__Required action 1__: In the article on the Gila River mobile vaccination events, how many individuals received a vaccination in District 4 on Oct. 16?
__Required action 2__: Say whether each statement agrees with the article on the Gila River mobile vaccination events, answering yes or no and quoting the words that decide it: (a) District 4 gave attendees a $25 gift card. (b) Faith Johns moved back to the Community from Oregon. (c) The Oct. 23 event took place in District 5.

__Document segment__:
··········
GRIC MVU Program Continues to Vaccinate Community Members Young and Old


Gila River Indian News




Mobile Vaccination Unit events continue most weekends throughout the Community, with Districts 4 and 6  seeing significant numbers turnout for vaccinations at events held over the past two weeks.


On Oct. 16. in District 4,  27 individuals received a vaccination, including many young people. With people under the age of 40 having the highest infection rates, getting more young people vaccinated has proven to be the best protection for slowing the spread of COVID-19 and moving GRIC closer to “Community Immunity.”


Staff also provided flu shots for anyone who wanted one during the COVID vaccination event. District 4 also provided attendees with a $25 gift card incentive.


Faith Johns, District 5, recently relocated back to the Community from Oregon and took advantage of the MVU. “I got it for my family since most of my family has the vaccine, so I feel good now that I have it too,” said Johns, who urged more people to get the vaccine so we can all get back to some “normalcy” and stay safe from this dangerous virus.


“I waited to see how the first nine months of vaccinations looked for people and decided it was time for me to get it,” said Katrina Soke, District 6, who received her first vaccine shot with her daughter that morning. “I got the vaccine to feel safer for my family and be safe when I work, travel, and to keep the Community safe.”


Soke’s daughter Alexia, 12 years old, got her first vaccine dose. She said it felt like any other typical shot. With the vaccine, she now looks forward to traveling again with her family.


While vaccination rates are steadily increasing, infections in the Community continue to occur. Increased vaccinations are vital as we head into the holiday season since small family gatherings can be a primary cause of COVID-19 infections. The Community expects to see an increase in attendance at the MVU events as booster shot eligibility include more age ranges.


Mobile Vaccination Unit events will continue throughout the year as the need for increased vaccination rates remains a primary goal for the public health and safety of the Community. This is likely to includes vaccines for children ages 5 and up in the coming months, depending on rulings by the Centers for Disease Control.


At a GRIC MVU event held at the Vee Quiva Hotel & Casino parking lot in District 6 on Oct. 23, close to 20 Community members and individuals from other tribal communities came out to get vaccinated.


The attendees had varying reasons for receiving the COVID-19 vaccine, from finding a place of normalcy among friends and family to being able to attend entertainment events and travel.
··········
__Data extract__:
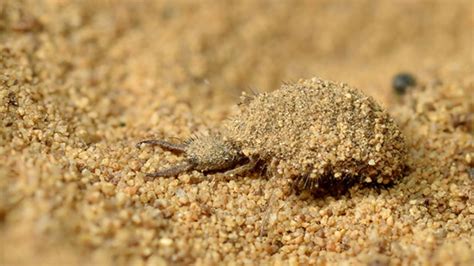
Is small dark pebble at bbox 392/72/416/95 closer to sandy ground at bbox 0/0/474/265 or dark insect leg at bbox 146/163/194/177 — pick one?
sandy ground at bbox 0/0/474/265

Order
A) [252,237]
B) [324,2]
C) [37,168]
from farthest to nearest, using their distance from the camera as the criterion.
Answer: [324,2]
[252,237]
[37,168]

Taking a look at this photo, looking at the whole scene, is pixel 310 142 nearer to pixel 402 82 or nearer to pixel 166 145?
pixel 166 145

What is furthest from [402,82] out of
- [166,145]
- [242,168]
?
[166,145]

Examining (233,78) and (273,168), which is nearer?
(273,168)

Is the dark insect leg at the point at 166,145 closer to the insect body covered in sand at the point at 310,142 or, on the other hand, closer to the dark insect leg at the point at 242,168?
the insect body covered in sand at the point at 310,142

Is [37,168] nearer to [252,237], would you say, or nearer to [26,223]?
[26,223]

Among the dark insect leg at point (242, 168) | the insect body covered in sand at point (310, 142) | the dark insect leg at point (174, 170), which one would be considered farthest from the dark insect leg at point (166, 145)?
the dark insect leg at point (242, 168)

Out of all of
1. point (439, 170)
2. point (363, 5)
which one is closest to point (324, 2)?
point (363, 5)
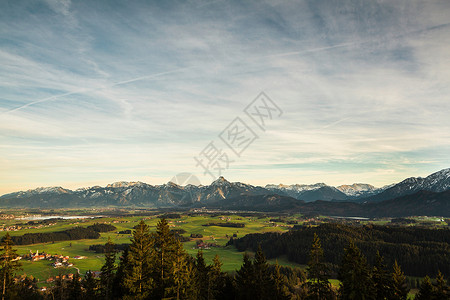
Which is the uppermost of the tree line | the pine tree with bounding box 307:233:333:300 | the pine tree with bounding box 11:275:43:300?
the pine tree with bounding box 307:233:333:300

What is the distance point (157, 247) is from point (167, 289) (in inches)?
295

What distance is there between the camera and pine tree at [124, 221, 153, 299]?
1542 inches

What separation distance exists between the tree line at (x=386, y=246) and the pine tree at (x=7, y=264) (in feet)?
363

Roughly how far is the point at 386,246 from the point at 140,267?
164 meters

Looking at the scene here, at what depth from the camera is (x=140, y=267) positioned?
39.6 metres

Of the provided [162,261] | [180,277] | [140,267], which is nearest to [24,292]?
[140,267]

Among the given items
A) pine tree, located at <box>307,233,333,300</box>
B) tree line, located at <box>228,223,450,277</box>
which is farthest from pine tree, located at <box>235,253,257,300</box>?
tree line, located at <box>228,223,450,277</box>

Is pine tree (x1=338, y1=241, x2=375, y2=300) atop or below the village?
atop

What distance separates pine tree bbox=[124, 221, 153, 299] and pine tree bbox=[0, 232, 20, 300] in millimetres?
15718

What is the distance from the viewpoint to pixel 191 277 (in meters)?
43.4

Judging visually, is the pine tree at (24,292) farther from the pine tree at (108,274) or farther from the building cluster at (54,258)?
the building cluster at (54,258)

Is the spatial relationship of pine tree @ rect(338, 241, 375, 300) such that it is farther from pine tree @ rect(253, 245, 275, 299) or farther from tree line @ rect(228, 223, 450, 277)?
tree line @ rect(228, 223, 450, 277)

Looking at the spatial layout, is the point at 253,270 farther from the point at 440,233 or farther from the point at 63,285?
the point at 440,233

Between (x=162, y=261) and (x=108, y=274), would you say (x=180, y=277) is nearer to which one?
(x=162, y=261)
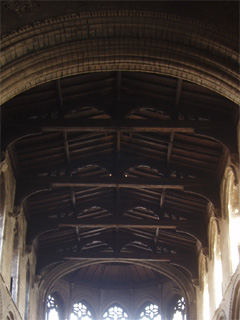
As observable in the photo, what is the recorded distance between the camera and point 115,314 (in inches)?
1389

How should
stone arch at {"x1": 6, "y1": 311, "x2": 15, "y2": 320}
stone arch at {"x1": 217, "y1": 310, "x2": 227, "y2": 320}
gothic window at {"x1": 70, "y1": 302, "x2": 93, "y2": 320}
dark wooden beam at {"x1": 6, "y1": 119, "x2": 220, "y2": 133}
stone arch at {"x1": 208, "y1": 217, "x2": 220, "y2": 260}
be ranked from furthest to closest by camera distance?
1. gothic window at {"x1": 70, "y1": 302, "x2": 93, "y2": 320}
2. stone arch at {"x1": 208, "y1": 217, "x2": 220, "y2": 260}
3. stone arch at {"x1": 217, "y1": 310, "x2": 227, "y2": 320}
4. stone arch at {"x1": 6, "y1": 311, "x2": 15, "y2": 320}
5. dark wooden beam at {"x1": 6, "y1": 119, "x2": 220, "y2": 133}

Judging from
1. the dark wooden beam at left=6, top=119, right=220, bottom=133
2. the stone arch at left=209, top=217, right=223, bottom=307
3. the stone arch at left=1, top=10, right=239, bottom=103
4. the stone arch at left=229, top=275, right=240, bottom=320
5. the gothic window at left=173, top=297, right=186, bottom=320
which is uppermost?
the dark wooden beam at left=6, top=119, right=220, bottom=133

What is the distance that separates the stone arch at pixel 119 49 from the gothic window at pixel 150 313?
67.6 feet

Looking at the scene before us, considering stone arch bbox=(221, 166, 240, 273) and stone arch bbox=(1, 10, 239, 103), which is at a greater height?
stone arch bbox=(1, 10, 239, 103)

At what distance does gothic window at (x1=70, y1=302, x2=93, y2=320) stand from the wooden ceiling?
561 cm

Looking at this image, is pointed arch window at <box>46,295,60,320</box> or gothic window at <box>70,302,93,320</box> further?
gothic window at <box>70,302,93,320</box>

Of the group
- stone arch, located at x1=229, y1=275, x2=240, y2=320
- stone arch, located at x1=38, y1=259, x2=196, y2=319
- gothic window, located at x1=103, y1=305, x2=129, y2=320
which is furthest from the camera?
gothic window, located at x1=103, y1=305, x2=129, y2=320

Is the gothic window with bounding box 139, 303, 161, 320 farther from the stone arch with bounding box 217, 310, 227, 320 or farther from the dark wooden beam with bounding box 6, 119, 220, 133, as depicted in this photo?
the dark wooden beam with bounding box 6, 119, 220, 133

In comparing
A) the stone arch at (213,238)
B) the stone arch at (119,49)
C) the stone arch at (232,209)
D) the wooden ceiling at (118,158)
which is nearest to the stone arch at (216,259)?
the stone arch at (213,238)

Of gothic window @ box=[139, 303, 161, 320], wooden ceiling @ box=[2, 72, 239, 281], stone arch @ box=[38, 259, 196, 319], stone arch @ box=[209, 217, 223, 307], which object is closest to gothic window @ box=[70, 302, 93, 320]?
gothic window @ box=[139, 303, 161, 320]

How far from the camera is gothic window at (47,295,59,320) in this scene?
109ft

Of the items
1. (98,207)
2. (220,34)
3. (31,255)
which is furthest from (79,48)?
(31,255)

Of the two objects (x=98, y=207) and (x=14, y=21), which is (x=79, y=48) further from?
(x=98, y=207)

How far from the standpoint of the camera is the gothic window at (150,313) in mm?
34906
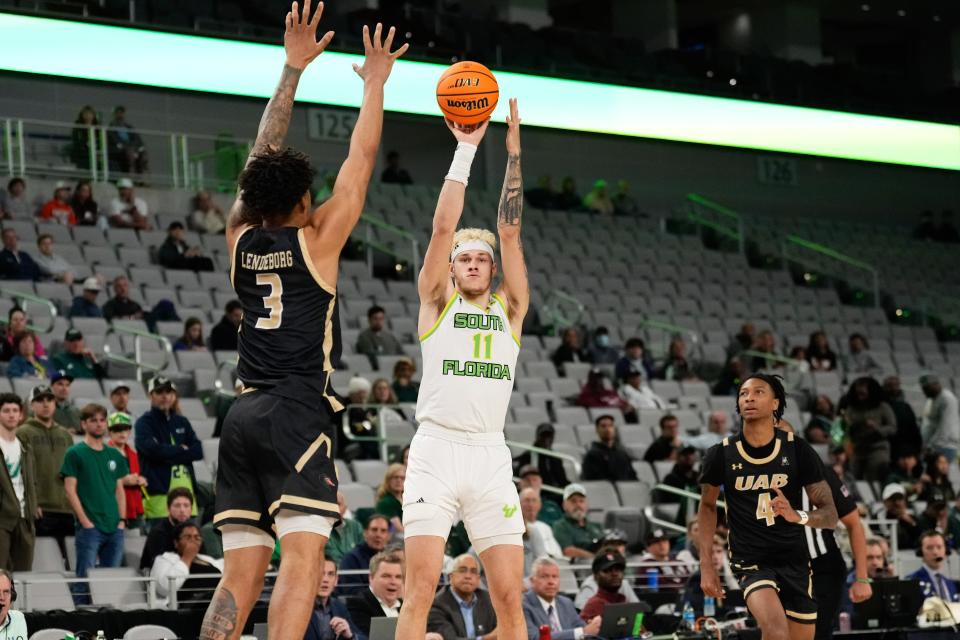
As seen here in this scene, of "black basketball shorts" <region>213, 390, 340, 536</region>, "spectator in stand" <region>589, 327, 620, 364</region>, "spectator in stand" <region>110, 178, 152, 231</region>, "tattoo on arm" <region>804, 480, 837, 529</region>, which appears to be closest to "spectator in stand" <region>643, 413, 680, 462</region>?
"spectator in stand" <region>589, 327, 620, 364</region>

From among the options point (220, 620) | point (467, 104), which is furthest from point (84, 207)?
point (220, 620)

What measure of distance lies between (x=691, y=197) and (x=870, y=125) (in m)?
3.54

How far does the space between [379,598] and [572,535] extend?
13.0 feet

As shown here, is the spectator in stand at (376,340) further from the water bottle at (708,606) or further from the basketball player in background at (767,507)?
the basketball player in background at (767,507)

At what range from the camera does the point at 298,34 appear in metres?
5.87

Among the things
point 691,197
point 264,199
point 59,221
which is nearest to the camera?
point 264,199

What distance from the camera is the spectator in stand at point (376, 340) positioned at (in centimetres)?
1658

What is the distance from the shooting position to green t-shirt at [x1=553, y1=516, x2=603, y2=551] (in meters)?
13.2

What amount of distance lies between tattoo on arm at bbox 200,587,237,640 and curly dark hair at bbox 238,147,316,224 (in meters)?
1.48

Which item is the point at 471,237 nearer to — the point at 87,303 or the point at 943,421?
the point at 87,303

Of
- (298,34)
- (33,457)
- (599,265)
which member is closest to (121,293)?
(33,457)

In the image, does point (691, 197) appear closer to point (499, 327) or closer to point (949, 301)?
point (949, 301)

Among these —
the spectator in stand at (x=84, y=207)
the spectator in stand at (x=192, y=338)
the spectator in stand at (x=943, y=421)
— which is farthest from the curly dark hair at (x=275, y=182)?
the spectator in stand at (x=943, y=421)

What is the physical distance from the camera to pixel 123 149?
19.8 metres
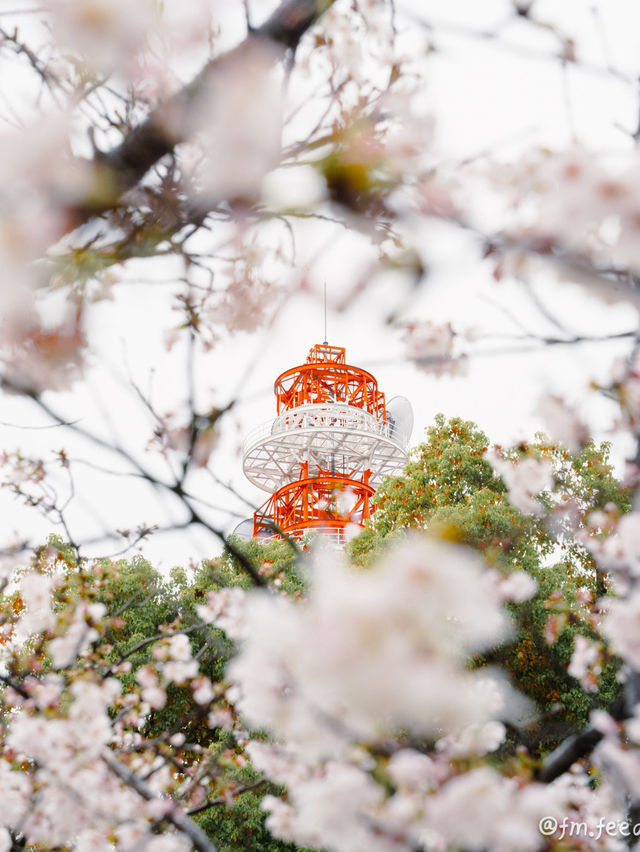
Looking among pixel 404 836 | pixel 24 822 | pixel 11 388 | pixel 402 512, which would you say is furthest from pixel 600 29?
pixel 402 512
··········
__Task response 1__: 27 individuals.

__Task response 2__:
(a) Yes: "District 4 also provided attendees with a $25 gift card incentive."
(b) Yes: "recently relocated back to the Community from Oregon"
(c) No: "held at the Vee Quiva Hotel & Casino parking lot in District 6 on Oct. 23"